The Gupta-Klinsky India Institute is pleased to announce the Fall 2023 awardees for GKII’s Breakthrough Research Grants Program! The Breakthrough Research Grants Program is designed to support JHU faculty pilot projects involving interdisciplinary collaborations with India-based research institutes.

This exciting collaboration with Ashoka University is focused on the field of Health Data Research. Two teams were selected, each with a lead PI from both Johns Hopkins University and Ashoka University. This grant challenge awards $60,000 to each winning proposal for 18 months.

Of the many esteemed applications for this cycle, the following projects were selected. Congratulations to the following recipients!

Steven Clipman, Assistant Professor of Medicine, Division of Infectious Diseases, Johns Hopkins School of Medicine

 

Debayan Gupta, Assistant Professor of Computer Science, Ashoka University

 

 

Project: Machine Learning Methods for Enhanced Forecasting of Antiretroviral Therapy Demand in India

The primary objective of this project is to develop and implement a machine learning-based model to enhance the prediction of antiretroviral therapy demand in India. The model aims to improve the accuracy of demand forecasting, contributing to effective supply chain management and ensuring the continuity of treatment for people living with HIV. They will validate the machine learning model using historical data and compare its performance with current methods. They will also develop a user-friendly interface for healthcare administrators to use the predictive model.
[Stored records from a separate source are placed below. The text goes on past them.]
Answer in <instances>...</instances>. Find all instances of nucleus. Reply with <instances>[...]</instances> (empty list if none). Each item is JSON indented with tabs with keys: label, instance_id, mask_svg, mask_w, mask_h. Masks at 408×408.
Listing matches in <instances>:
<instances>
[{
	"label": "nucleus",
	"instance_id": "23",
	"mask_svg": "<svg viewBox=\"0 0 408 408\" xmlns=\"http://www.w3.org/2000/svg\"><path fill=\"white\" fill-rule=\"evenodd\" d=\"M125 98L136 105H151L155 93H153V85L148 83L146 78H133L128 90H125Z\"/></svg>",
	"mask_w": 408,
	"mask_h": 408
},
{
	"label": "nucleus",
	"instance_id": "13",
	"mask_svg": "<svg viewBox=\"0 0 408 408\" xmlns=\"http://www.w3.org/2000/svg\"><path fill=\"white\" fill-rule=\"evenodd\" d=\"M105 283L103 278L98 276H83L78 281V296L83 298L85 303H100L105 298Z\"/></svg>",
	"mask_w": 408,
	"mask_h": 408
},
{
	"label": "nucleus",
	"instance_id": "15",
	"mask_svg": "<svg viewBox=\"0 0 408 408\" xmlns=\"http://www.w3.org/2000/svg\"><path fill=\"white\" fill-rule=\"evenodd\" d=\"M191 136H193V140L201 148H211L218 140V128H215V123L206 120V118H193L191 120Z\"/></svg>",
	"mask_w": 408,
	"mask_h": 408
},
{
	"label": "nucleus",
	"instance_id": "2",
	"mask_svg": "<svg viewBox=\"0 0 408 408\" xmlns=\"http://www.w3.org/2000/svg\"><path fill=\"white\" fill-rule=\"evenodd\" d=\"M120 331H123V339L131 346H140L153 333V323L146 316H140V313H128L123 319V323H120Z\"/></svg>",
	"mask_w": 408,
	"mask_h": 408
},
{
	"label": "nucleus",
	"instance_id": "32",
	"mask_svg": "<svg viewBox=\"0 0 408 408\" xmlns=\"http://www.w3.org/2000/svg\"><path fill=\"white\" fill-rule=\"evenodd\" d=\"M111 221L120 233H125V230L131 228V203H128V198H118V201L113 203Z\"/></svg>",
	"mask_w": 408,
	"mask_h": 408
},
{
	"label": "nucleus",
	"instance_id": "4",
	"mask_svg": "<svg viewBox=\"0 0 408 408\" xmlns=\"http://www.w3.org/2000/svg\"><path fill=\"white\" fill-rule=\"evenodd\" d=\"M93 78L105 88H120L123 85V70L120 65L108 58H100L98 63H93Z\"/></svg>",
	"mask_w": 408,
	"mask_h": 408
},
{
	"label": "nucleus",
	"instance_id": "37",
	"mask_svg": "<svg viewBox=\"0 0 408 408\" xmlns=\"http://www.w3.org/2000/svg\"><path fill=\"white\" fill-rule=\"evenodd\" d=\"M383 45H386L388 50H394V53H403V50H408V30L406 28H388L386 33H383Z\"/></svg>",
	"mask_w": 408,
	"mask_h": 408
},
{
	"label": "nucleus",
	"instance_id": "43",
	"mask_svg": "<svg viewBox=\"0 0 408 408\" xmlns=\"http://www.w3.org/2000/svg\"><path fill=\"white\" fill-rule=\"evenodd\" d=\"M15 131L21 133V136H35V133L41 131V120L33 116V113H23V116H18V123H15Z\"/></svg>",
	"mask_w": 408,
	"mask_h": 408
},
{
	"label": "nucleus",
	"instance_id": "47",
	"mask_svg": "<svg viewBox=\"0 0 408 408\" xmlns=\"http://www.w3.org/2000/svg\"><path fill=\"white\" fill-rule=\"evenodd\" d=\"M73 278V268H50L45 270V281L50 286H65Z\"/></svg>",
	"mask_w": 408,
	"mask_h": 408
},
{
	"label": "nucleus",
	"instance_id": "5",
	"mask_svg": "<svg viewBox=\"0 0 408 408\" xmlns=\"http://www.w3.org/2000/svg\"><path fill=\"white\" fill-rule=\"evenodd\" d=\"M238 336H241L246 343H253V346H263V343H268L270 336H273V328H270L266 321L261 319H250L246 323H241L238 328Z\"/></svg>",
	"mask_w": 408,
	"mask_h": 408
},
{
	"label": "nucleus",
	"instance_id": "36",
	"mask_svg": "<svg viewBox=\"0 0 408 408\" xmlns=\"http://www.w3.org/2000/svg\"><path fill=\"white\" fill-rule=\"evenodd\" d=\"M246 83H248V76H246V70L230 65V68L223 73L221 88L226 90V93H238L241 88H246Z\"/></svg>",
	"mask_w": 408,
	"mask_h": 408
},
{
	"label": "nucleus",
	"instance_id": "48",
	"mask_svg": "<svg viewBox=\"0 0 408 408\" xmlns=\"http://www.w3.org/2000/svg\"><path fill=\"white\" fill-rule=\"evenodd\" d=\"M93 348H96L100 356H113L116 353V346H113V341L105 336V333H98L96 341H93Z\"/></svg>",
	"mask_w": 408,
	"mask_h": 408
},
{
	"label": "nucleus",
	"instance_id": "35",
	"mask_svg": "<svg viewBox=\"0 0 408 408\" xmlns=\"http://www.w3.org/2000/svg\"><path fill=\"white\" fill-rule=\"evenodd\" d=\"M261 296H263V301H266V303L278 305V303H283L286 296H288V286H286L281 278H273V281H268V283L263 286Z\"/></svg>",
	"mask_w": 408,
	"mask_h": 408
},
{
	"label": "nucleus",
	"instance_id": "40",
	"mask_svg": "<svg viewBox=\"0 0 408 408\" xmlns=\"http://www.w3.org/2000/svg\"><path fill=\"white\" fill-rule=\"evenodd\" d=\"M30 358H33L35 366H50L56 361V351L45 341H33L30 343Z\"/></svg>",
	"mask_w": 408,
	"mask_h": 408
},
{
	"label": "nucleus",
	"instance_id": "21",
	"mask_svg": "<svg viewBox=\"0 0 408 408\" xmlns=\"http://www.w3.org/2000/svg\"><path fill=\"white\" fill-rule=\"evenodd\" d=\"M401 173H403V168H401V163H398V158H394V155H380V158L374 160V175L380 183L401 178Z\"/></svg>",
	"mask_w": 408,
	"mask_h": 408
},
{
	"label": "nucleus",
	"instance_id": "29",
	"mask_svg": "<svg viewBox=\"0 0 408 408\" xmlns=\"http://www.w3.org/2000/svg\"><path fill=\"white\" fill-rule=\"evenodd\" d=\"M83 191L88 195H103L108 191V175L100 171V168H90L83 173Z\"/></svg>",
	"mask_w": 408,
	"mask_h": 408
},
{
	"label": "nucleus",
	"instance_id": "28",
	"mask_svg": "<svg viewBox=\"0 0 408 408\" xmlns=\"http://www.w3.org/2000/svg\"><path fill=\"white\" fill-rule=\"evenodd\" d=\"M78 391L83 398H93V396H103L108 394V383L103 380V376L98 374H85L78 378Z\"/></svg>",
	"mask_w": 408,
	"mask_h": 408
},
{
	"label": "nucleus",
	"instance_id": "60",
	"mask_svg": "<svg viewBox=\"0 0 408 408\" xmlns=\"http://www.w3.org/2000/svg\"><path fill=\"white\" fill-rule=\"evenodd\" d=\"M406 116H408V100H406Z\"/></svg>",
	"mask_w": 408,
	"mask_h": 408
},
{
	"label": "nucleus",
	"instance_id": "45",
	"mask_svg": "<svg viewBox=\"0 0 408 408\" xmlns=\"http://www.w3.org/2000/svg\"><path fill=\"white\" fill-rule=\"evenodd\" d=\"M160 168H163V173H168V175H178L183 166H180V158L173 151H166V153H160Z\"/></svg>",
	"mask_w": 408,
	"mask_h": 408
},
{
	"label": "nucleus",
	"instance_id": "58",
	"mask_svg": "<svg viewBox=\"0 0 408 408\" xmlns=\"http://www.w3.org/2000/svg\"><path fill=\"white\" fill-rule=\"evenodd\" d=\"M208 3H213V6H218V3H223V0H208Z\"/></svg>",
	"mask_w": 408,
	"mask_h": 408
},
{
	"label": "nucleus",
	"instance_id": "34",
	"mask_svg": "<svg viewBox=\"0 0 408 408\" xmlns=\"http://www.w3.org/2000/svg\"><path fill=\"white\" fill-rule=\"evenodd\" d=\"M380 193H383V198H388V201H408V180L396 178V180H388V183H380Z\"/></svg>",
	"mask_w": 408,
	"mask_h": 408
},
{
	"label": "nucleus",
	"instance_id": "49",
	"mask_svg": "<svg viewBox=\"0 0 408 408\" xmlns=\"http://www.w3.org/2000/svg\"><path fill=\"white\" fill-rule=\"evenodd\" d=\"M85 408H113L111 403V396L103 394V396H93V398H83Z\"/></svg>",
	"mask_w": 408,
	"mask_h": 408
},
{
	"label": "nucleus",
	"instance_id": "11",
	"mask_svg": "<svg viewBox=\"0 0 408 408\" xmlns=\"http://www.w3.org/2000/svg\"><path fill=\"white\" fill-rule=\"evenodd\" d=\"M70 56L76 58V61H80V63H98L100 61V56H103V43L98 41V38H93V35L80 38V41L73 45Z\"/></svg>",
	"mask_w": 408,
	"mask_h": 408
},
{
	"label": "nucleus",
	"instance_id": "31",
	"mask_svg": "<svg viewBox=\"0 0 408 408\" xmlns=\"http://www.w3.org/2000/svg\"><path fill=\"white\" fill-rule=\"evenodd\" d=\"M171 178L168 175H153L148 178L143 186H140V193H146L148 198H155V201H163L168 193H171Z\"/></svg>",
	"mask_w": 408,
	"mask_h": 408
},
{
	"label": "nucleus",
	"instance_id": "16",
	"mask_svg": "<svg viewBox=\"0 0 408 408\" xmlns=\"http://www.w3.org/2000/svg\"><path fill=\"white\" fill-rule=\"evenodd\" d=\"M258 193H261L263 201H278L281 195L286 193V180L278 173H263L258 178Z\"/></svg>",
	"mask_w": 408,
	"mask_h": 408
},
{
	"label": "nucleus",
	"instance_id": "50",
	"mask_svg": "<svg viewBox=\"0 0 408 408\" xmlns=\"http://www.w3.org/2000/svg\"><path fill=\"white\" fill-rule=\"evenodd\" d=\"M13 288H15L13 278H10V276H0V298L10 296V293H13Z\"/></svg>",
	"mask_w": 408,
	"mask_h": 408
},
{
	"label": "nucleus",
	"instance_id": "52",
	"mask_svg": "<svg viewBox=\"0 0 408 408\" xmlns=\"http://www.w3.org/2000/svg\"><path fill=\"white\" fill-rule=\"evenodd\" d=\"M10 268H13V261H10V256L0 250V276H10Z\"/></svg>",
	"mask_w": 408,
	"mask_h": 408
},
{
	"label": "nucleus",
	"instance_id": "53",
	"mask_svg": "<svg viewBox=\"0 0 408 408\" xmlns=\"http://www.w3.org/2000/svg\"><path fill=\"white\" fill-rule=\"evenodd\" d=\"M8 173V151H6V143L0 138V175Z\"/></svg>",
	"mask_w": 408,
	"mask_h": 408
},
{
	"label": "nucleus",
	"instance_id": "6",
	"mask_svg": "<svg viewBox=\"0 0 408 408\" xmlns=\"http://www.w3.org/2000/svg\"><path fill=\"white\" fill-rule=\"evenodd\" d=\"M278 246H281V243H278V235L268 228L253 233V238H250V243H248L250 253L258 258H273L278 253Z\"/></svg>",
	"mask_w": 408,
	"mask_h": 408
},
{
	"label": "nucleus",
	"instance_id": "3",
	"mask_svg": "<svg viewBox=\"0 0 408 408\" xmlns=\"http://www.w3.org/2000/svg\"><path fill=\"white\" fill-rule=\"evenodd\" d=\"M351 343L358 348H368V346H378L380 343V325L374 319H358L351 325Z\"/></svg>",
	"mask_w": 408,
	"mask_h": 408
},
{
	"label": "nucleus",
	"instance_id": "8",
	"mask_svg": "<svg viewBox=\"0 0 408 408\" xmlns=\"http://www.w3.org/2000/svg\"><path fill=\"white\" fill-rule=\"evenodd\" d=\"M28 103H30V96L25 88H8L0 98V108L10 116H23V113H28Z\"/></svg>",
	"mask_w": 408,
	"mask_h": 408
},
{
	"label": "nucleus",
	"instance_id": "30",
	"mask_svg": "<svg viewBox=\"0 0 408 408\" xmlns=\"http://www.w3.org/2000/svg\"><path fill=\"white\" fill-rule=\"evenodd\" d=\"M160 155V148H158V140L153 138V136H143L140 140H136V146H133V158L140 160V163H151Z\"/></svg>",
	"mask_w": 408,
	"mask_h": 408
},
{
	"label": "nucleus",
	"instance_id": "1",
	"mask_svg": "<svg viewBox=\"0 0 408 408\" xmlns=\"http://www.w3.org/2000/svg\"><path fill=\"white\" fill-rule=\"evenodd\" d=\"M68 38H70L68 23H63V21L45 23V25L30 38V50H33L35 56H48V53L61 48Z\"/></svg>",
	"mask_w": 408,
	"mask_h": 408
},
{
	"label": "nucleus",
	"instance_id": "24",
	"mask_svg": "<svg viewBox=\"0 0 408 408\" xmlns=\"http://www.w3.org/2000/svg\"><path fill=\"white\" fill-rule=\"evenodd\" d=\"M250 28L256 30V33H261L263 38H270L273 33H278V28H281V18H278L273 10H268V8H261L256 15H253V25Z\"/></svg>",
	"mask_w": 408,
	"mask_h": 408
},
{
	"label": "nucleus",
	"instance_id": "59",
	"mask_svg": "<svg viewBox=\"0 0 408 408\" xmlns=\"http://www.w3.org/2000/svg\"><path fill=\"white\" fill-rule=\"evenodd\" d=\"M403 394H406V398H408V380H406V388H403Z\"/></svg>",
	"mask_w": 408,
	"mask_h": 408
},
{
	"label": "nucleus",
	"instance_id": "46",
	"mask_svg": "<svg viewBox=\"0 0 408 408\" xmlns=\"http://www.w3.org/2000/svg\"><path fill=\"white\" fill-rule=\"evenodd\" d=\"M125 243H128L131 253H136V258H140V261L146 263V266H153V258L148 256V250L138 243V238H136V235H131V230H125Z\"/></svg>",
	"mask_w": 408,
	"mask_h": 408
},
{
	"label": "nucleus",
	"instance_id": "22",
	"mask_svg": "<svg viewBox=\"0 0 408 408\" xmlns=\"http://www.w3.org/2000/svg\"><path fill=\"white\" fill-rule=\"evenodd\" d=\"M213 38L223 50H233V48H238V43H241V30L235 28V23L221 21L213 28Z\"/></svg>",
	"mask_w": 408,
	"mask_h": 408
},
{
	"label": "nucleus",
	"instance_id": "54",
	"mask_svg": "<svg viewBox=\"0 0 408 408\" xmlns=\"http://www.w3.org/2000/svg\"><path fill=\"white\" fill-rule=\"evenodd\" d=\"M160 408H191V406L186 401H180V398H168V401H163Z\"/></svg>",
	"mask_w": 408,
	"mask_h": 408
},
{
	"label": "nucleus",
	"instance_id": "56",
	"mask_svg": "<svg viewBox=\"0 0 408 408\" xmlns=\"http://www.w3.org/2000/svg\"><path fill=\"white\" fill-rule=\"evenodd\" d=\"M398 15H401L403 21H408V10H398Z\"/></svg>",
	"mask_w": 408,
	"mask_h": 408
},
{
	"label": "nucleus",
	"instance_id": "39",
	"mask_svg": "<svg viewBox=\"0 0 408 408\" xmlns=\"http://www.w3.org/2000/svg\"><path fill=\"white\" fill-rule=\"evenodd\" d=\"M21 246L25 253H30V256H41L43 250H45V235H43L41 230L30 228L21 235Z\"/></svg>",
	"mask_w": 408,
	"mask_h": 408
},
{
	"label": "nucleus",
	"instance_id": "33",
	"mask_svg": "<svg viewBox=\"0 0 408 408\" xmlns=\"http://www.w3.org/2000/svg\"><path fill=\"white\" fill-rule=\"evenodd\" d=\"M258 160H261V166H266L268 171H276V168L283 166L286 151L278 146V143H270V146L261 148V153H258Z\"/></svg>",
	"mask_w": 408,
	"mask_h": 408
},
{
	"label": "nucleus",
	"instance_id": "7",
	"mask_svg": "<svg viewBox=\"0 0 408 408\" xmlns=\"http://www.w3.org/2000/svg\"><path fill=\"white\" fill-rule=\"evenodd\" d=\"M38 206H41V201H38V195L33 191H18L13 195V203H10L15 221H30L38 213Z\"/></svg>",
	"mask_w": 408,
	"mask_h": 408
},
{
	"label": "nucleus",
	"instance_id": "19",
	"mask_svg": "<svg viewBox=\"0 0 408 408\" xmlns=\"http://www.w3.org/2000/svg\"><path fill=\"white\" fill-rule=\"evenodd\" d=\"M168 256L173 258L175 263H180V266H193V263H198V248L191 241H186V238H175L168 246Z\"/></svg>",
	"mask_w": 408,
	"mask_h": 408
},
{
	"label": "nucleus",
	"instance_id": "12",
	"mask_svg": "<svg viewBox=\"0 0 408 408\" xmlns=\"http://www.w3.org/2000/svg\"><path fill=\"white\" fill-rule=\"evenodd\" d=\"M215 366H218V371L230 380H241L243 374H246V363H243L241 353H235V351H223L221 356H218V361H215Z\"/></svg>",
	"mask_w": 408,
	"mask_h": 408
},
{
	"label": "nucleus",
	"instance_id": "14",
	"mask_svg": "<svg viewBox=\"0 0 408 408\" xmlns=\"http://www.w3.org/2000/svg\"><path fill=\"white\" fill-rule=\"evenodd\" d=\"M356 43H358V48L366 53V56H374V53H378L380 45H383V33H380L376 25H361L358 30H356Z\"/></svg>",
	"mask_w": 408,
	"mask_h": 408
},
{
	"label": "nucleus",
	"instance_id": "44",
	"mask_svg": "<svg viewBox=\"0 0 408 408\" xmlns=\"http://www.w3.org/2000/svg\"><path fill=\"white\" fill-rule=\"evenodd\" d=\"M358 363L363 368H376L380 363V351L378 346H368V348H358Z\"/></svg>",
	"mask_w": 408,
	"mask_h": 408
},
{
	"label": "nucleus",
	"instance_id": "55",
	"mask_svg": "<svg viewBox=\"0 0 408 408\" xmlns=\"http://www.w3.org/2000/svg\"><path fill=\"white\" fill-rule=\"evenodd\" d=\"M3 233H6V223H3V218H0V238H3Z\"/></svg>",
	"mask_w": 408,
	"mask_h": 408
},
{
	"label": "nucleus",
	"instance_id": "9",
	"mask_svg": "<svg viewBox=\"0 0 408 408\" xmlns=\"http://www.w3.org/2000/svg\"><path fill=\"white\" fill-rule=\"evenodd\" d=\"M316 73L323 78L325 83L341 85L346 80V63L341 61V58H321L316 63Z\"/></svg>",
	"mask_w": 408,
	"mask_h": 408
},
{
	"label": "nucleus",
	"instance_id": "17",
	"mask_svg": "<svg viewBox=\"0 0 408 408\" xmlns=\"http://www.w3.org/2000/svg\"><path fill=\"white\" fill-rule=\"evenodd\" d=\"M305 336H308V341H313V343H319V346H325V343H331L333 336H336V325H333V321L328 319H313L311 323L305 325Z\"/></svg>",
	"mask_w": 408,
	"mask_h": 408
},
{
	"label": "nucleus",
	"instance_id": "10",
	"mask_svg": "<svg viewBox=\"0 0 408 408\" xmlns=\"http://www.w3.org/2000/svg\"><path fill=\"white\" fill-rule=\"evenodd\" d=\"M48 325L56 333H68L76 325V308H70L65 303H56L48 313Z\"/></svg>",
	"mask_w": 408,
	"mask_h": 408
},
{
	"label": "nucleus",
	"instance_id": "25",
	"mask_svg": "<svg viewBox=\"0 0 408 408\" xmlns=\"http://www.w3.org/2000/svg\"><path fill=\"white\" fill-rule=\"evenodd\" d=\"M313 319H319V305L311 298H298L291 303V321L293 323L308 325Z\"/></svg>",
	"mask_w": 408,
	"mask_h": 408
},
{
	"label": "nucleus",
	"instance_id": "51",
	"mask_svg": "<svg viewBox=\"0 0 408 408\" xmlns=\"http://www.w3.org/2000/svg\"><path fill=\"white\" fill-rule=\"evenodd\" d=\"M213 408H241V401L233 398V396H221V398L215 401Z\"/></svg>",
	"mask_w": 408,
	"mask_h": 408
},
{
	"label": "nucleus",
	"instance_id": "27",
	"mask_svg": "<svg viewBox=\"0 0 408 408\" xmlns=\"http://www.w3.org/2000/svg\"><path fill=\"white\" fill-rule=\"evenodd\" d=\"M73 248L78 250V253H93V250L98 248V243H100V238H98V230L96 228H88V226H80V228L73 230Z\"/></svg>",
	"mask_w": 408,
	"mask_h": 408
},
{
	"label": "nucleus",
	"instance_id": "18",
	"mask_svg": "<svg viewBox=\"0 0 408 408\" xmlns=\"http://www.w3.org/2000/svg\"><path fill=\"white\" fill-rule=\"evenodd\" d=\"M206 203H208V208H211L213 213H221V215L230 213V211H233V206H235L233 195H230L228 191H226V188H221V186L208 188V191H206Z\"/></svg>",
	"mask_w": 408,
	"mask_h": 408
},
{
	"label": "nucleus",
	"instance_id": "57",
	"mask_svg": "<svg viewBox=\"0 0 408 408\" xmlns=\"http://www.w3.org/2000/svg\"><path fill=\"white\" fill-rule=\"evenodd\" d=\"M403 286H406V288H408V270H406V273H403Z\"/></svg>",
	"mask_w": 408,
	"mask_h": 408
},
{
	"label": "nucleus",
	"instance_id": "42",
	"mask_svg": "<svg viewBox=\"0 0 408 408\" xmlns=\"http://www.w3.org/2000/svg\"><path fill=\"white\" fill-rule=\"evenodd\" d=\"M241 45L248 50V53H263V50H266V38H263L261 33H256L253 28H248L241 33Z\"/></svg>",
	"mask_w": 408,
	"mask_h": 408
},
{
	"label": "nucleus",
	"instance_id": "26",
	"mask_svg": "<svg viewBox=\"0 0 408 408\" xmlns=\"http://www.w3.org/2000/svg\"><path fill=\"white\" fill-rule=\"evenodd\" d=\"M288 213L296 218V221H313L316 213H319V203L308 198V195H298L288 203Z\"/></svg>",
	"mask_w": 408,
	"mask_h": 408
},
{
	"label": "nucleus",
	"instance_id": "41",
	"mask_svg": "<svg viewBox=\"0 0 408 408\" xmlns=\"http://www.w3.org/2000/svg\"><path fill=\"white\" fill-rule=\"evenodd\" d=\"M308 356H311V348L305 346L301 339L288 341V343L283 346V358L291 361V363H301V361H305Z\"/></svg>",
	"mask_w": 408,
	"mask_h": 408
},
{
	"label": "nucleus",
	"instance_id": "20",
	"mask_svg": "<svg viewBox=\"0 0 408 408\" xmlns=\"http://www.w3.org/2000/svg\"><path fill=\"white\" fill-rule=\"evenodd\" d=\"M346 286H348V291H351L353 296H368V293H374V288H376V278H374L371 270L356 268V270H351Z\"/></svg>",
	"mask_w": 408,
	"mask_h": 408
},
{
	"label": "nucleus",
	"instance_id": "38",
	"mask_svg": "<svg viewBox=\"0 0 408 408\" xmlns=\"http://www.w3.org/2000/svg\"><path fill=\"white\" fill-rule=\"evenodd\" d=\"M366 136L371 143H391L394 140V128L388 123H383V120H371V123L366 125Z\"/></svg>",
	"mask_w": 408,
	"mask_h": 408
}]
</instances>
“Ensuring a consistent supply of medication for people living with HIV is a complex but essential task, requiring accurate forecasting of demand to avoid stockouts.” Dr. Clipman said. “By harnessing the power of machine learning through this GKII breakthrough grant, we aim to refine methods for ART demand forecasting to ensure consistent treatment availability for millions of people living with HIV in India and establish a scalable model that could improve supply chain and healthcare delivery systems globally.”

“Machine Learning has immense potential when it comes to optimizing supply chains and demand forecasting: sadly, it is underutilized in reality, even in critical domains such as healthcare. We plan to attack one particularly impactful use case: forecasting demand for HIV medication in India,” Dr. Gupta said. “The careful and consistent balancing of stock required to do this is a complicated task; we aim to create a powerful model which can generalize and scale to other such systems across the world, as well as act as a tool for decision-makers to test out what-if scenarios involving factors like factory shutdowns and supply delays.”

Matthew RobinsonMatthew Robinson, Assistant Professor, Division of Infectious Diseases, Johns Hopkins School of Medicine

 

Rintu Kutum, Faculty Fellow of Computer Science, Ashoka University

 

 

Project: Leveraging language models and a common data model to unlock real world evidence from unstructured electronic health record data in India

Drs. Robinson and Kutum plan to develop natural language processing algorithms and leverage open-source large language models tailored to the Indian context to extract and transform clinical features from unstructured clinical notes into the Observational Medical Outcomes Partnership Common Data Model. They will determine the prevalence and choice of antibiotic prescription among outpatients with febrile respiratory illness in India and the US and assess the impact of antibiotic choice on treatment outcomes for inpatients with carbapenem-resistant organism pneumonia in India and the US.

“We are so delighted to be recipients of the GKII-Ashoka Breakthrough Research Grant. As developments in AI are outpacing the ability for medical researchers to comprehend them, we are excited to harness new AI-driven tools to unlock meaning in repositories of clinical notes to advance observational health research,” Dr. Robinson said. “We will apply modern natural language processing and large language model techniques to understand how clinicians in India and the US prescribe antibiotics with hope that these findings will inform efforts to use antibiotics more judiciously and effectively.”

“Leveraging natural language processing tools and open-source large language models, we can accelerate the conversion of unstructured digitized health data in India into open community data standards format like Observational Medical Outcome Partnership – Common Data Model. This will in turn help us to mitigate interoperability issues and ease in generating real-world evidence from the standardized health data,” Dr. Kutum said. “This grant will foster the collective exchange of expertise in the field of AI and Health Informatics leading towards the understanding of, the landscape of antibiotics (prescriptions and usages) in a specific condition as a pilot observational study.”